Shirley Frimpong Manso’s Rebbeca is set to screen at the  7th annual Silicon African Film Festival this October.

The movie which starred Yvonne Okoro and Joseph Benjamin since its release has seen remarkable success and the SVAFF is the latest addition.

Rebbeca is a two-cast movie which navigates love, pride, loss and other such themes.

Abandoned and lost in the middle of a deserted road, an egotistic proper city guy gets a rude awakening when he begins to realize that his only companion, a timid looking village girl who he had been forced to marry only a few hours earlier is anything but ordinary.

Set in beautiful Silicon Valley, San Francisco Bay Area of California – the high-tech capital of the world, the Silicon Valley African Film Festival (SVAFF) provides audiences a unique lens to the real Africa. 

The Silicon Valley African Film Festival (SVAFF) promotes an understanding and appreciation of Africa and Africans through moving images. Aptly themed “Africa through the African lens”, it is the only film festival in California that is exclusively focused on films made by African filmmakers and, crucially, provides audiences with exquisite lenses to the real Africa. The festival recognizes and celebrates the creation and discovery of cinematic art and innovation, and provides the San Francisco Bay Area community access to the richness, diversity and vitality of Africa’s creative expressions through the lenses of Africa’s seasoned and emerging filmmakers.

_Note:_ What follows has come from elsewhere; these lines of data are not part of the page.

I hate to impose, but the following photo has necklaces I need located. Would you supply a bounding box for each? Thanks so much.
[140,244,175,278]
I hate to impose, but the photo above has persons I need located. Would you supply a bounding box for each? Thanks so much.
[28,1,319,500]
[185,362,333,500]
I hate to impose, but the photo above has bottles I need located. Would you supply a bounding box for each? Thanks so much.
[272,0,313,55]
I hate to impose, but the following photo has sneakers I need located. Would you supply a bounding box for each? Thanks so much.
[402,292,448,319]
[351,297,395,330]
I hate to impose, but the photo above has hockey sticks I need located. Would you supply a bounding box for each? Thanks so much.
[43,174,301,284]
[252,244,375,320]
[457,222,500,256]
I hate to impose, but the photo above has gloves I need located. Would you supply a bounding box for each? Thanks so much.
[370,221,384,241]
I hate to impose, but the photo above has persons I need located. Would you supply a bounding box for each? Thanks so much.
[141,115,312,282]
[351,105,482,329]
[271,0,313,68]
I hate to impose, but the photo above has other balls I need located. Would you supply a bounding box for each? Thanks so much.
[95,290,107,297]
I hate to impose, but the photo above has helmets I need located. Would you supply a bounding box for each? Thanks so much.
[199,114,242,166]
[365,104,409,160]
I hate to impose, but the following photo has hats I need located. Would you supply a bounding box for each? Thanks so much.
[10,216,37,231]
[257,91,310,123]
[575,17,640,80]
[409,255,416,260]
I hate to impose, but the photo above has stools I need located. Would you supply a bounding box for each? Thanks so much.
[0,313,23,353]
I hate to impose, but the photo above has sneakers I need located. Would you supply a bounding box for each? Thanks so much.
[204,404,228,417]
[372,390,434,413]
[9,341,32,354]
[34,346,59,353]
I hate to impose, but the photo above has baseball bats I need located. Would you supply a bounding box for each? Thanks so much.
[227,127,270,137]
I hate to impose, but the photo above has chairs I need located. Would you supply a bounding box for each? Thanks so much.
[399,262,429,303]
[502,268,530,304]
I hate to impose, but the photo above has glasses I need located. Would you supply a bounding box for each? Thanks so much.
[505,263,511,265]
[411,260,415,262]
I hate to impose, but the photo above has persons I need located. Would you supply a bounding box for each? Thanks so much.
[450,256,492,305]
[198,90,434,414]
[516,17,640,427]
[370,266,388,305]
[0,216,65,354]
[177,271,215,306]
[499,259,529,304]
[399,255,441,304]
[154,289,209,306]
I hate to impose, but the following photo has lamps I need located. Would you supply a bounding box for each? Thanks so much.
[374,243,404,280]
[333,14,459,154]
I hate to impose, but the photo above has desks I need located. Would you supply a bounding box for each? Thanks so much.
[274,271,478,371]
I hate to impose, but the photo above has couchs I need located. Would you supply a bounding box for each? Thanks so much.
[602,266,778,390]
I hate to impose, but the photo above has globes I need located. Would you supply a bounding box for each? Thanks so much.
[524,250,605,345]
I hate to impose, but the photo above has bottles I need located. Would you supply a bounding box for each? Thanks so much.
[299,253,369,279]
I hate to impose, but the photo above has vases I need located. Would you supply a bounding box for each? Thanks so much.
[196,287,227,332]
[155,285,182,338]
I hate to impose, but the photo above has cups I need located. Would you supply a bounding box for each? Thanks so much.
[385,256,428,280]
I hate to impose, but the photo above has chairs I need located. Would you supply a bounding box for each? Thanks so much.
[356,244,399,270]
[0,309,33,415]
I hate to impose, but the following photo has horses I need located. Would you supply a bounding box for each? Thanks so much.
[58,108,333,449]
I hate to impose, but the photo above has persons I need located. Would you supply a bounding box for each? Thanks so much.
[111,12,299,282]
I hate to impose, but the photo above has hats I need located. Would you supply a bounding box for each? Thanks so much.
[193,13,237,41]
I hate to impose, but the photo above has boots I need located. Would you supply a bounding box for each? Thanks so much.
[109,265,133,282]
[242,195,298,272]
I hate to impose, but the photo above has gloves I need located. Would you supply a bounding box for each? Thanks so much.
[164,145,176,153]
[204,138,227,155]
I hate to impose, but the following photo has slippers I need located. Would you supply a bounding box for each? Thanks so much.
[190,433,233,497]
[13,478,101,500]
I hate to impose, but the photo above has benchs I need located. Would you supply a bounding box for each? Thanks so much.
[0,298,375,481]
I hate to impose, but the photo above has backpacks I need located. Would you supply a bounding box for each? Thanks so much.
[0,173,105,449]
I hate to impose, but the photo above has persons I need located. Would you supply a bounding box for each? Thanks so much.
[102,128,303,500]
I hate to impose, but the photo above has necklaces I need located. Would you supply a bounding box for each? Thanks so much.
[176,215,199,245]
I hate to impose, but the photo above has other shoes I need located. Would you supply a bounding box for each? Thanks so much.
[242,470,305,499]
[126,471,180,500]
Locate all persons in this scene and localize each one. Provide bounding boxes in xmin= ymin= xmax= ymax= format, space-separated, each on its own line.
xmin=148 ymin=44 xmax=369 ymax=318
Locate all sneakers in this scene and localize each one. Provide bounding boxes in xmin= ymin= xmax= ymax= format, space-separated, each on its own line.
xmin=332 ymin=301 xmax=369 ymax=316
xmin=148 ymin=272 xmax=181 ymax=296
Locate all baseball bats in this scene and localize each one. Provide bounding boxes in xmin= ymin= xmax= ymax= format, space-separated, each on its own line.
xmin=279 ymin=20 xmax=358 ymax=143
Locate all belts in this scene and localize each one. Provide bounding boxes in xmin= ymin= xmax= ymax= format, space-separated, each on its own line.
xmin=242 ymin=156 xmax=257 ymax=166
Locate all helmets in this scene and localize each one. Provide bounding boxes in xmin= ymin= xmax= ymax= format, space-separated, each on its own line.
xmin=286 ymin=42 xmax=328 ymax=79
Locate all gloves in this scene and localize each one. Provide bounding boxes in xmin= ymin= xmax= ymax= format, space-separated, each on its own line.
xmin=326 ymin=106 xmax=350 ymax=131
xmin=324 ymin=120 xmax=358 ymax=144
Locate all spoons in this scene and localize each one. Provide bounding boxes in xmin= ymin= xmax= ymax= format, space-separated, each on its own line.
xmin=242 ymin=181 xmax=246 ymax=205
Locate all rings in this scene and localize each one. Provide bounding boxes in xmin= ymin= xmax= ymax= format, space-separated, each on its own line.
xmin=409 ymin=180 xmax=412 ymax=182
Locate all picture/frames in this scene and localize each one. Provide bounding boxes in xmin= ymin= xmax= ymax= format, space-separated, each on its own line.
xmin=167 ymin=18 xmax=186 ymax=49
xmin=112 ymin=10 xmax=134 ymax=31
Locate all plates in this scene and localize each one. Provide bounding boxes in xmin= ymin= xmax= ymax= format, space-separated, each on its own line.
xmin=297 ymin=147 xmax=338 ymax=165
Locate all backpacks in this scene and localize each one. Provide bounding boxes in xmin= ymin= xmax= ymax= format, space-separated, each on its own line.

SVAFF has built a substantial following and has become an annual destination film event that draws out of state and international guests.

Held on the 3rd weekend of October, the festival’s opening ceremony begins on Friday with a VIP / Red Carpet reception, followed by a parade of flags of the about 25 African countries in the festival, live entertainment, a fashion show and the screening of the opening night feature film. The festival continues throughout the weekend with more film screenings, performances, an African marketplace, dialogue with filmmakers in attendance, panel discussions, community forums, more performances, food, etc. A centerpiece feature of the festival is the Diaspora Spotlight, a program that honors and celebrates Africa’s ancestral footprint in a country or region of the African diaspora through film screenings, exhibitions, performances, panel discussions.